Long  ranks of apartment buildings on campus.11. When asking for directions, do not try too hard to use your Chinese to figure out where to go. Why not? Because if you use your Chinese, people may mistake you for someone who can actually understand it when spoken at a rapid clip, accompanied by vague pointing. Then they are likely to smile and nod over your desperate, stuttered follow-up questions, wave a hasty goodbye and shuffle away in the cold that is becoming increasingly bitter in the late afternoon.

12. Do not arrive at any university campus the day that winter vacation begins. It will probably be cold, empty, and quite lonely.

13. When, after an hour or so, you finally find a university professor friendly enough to help you in his own imperfect English, do accept everything he does for you. He may turn out to be incredibly helpful, become your first local friend, and even deliver a stern lecture to your contact in your department, who will, finally, answer his phone — but only when your new friend calls him from the lobby of the unmarked and long-sought-after building.

Making it to our apartment wasn’t quite the end of the challenges. So if you’re not exhausted yet, read a little further for some more old-fashioned good advice:

12. Do not attempt to use your apartment’s water heater without first asking for instructions on how to use it. This may result in it breaking, leaking water across the roof and outside your window, and leaving you to “shower” with water heated in a kettle on the stove for your first week in your new country.

13. Do ask for suggestions on how to heat your large sixth-floor apartment with no insulation and lots of windows. The ocean views and two balconies will obviously be great come spring, but in the meantime you should solicit advice on staying warm. This is because there may actually be an air-conditioner in your living room that doubles as a weak heater, supplementing the very weak radiators. If you don’t know this, the eight layers of clothing you wear while shut in your bedroom may quickly become smelly enough that you wish you could wash them in the tiny washing machine you have no idea how to use.

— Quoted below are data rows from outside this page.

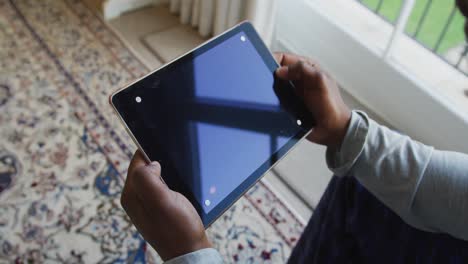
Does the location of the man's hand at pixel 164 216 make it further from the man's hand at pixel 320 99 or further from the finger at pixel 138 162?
the man's hand at pixel 320 99

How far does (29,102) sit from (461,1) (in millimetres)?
1328

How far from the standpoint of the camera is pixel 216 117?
594mm

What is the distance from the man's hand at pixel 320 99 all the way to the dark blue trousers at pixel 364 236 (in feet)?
0.27

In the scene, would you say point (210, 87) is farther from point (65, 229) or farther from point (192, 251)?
point (65, 229)

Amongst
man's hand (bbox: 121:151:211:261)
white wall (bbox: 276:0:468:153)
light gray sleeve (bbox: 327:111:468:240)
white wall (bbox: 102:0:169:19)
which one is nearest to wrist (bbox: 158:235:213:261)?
man's hand (bbox: 121:151:211:261)

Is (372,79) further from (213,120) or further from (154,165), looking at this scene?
(154,165)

14. When you notice the enormous hole in your ceiling covered only by a white-painted piece of plywood (the hole may, hypothetically, lead up to an empty, frigid second floor that has never had stairs built to it), do spend an evening trying to jury-rig insulation over the hole. This insulation could include sleeping bags, mattress covers, and two lengths of rope which you brought for just such a moment. Although the coldest night you will ever spend in an actual apartment may ensue, the benefits will start to accrue the next day when the sun comes out and not quite as much heat escapes through your ceiling.

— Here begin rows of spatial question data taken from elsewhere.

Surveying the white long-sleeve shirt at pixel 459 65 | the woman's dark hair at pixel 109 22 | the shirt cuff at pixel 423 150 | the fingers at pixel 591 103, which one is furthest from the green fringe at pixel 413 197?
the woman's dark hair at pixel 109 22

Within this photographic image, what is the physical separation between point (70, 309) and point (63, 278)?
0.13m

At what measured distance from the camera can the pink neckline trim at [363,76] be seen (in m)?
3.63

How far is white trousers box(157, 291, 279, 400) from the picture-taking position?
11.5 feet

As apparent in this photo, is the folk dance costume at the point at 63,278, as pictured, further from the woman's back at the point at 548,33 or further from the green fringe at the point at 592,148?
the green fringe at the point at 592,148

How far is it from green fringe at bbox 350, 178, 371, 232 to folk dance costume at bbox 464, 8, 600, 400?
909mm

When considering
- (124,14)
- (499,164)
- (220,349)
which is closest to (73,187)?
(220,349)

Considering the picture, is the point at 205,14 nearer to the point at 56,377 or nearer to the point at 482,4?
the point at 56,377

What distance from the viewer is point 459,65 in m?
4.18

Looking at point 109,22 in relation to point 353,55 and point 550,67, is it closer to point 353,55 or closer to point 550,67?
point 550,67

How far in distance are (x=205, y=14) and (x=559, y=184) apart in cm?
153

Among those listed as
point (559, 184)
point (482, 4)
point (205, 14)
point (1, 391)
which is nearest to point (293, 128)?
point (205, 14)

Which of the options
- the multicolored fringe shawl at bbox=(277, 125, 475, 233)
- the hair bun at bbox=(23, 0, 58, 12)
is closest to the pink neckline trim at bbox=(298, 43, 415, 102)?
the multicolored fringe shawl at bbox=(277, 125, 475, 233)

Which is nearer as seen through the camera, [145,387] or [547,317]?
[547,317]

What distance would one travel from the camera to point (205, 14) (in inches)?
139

15. Finally, when you find that you’ve survived your first week, do put your plans to get a residence permit on hold, hop on a plane, and take a vacation in a beautiful southern province.

For more details on number fifteen, check out the Photos section as I begin posting pictures from our travels. And if you ever hit setbacks when arriving in a foreign country, remember that telling your friends funny stories later on is one of the most important reasons you’re here.